▸ **What is needed**: Identify each line of the material below that contains the word "blue", and copy those lines.

— Begin Data listing —

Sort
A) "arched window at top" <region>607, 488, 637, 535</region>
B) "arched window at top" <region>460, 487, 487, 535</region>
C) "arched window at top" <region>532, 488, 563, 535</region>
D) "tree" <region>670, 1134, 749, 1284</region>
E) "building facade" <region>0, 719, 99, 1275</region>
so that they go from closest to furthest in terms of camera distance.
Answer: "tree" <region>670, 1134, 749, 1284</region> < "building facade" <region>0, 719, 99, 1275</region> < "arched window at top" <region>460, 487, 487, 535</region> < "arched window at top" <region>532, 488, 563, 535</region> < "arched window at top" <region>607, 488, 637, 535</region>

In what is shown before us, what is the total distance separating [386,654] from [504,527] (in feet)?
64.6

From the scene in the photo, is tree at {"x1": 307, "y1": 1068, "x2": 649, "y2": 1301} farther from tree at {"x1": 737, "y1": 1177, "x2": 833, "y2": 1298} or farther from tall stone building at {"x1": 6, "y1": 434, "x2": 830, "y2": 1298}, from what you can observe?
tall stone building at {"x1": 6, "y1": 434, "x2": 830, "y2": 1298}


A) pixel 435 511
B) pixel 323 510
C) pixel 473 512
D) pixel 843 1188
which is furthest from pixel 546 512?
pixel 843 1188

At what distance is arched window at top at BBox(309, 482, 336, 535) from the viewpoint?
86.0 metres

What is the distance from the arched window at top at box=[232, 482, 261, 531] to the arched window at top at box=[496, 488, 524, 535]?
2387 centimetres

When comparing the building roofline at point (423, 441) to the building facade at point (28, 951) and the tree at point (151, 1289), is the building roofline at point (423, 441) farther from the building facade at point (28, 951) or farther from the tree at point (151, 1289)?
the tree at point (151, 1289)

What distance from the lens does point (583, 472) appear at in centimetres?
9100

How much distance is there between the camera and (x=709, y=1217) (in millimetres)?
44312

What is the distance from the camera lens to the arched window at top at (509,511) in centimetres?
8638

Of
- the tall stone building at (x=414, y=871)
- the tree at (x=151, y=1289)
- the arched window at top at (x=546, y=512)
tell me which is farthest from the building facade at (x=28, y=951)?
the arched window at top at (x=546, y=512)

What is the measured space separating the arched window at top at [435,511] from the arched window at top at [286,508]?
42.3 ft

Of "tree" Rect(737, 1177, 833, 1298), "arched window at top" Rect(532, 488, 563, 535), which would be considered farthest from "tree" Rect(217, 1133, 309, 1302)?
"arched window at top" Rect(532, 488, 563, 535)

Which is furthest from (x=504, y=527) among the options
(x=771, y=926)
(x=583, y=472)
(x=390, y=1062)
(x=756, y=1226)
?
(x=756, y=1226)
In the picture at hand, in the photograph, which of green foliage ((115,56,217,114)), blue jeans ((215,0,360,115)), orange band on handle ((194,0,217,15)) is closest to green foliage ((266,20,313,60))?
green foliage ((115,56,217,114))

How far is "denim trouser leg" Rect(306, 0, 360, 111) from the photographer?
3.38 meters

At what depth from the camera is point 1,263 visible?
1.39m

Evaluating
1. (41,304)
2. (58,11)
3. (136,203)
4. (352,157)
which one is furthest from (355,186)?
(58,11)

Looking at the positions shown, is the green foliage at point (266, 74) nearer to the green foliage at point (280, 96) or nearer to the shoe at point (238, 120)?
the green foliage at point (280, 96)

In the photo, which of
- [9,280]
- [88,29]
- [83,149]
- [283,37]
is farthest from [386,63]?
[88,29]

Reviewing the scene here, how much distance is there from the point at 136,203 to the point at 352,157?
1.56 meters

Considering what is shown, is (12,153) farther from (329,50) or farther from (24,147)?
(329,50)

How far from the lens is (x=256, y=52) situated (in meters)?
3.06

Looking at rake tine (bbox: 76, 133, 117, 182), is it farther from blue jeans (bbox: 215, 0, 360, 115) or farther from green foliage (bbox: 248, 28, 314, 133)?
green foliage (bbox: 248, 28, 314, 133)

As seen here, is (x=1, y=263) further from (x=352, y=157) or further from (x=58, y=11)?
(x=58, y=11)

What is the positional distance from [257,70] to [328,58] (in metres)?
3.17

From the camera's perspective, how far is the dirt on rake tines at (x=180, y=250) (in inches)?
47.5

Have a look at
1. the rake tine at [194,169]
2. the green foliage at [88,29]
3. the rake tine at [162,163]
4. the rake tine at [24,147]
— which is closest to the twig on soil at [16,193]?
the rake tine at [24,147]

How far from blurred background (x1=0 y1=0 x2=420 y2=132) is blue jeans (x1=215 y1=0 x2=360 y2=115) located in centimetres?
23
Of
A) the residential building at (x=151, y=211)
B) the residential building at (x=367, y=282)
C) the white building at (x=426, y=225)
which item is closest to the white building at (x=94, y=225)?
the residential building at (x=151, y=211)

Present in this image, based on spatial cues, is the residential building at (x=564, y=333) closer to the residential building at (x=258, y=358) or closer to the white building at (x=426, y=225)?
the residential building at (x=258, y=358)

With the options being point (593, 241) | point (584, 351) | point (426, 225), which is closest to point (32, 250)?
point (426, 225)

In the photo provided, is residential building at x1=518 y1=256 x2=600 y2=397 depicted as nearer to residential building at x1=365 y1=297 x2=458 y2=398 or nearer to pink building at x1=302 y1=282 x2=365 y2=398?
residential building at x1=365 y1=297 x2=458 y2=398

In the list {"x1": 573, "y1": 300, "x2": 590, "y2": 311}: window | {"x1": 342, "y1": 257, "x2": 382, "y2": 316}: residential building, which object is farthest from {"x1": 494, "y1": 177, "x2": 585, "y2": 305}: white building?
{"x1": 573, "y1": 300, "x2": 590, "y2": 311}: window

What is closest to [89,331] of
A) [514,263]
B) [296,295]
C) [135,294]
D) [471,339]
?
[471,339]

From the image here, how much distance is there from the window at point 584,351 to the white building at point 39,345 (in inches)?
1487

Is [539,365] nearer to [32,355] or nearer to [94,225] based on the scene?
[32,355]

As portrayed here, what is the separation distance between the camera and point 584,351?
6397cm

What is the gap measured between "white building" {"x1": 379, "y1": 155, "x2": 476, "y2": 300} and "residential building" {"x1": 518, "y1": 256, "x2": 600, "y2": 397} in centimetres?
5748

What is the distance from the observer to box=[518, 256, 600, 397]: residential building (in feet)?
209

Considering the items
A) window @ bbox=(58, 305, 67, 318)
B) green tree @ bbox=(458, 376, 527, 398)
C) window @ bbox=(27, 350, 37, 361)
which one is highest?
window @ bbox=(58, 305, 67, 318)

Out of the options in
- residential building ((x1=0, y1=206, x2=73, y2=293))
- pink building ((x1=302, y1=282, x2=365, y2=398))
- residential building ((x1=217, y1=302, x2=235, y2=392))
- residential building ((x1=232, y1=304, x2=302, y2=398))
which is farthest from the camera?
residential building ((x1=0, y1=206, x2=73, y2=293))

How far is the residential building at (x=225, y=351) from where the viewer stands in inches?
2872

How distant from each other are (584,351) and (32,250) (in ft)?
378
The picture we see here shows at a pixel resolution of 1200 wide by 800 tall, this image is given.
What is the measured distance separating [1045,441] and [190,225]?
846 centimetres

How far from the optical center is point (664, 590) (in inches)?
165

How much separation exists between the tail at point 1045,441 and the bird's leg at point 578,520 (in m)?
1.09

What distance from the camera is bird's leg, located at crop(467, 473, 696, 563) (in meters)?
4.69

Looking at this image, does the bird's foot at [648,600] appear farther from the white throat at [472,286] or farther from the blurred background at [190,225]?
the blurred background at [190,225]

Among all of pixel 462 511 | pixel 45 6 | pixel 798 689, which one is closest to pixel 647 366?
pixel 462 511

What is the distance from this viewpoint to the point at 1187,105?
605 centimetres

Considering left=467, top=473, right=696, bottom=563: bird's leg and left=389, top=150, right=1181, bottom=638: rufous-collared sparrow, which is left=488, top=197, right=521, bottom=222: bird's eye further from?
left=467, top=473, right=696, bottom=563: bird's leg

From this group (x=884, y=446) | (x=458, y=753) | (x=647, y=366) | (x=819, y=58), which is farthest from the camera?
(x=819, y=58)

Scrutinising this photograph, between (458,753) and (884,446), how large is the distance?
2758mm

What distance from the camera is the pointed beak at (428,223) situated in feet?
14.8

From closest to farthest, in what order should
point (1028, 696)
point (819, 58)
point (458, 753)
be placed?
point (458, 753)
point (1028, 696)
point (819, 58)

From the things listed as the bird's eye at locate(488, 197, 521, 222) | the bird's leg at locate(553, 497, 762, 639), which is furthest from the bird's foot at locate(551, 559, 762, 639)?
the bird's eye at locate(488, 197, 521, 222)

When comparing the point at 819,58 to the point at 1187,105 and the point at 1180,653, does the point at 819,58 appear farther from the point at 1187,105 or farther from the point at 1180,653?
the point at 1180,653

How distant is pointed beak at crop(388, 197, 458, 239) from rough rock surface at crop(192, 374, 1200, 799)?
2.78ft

— End Data listing —

▸ **The reply**:
In the picture at hand, in the photograph, which of green foliage ((115,56,217,114)), blue jeans ((215,0,360,115)), orange band on handle ((194,0,217,15)) is closest to green foliage ((266,20,313,60))?
Looking at rake tine (bbox: 76, 133, 117, 182), is it farther from blue jeans (bbox: 215, 0, 360, 115) or farther from green foliage (bbox: 248, 28, 314, 133)?
How far from blurred background (x1=0 y1=0 x2=420 y2=132) is blue jeans (x1=215 y1=0 x2=360 y2=115) located in centimetres?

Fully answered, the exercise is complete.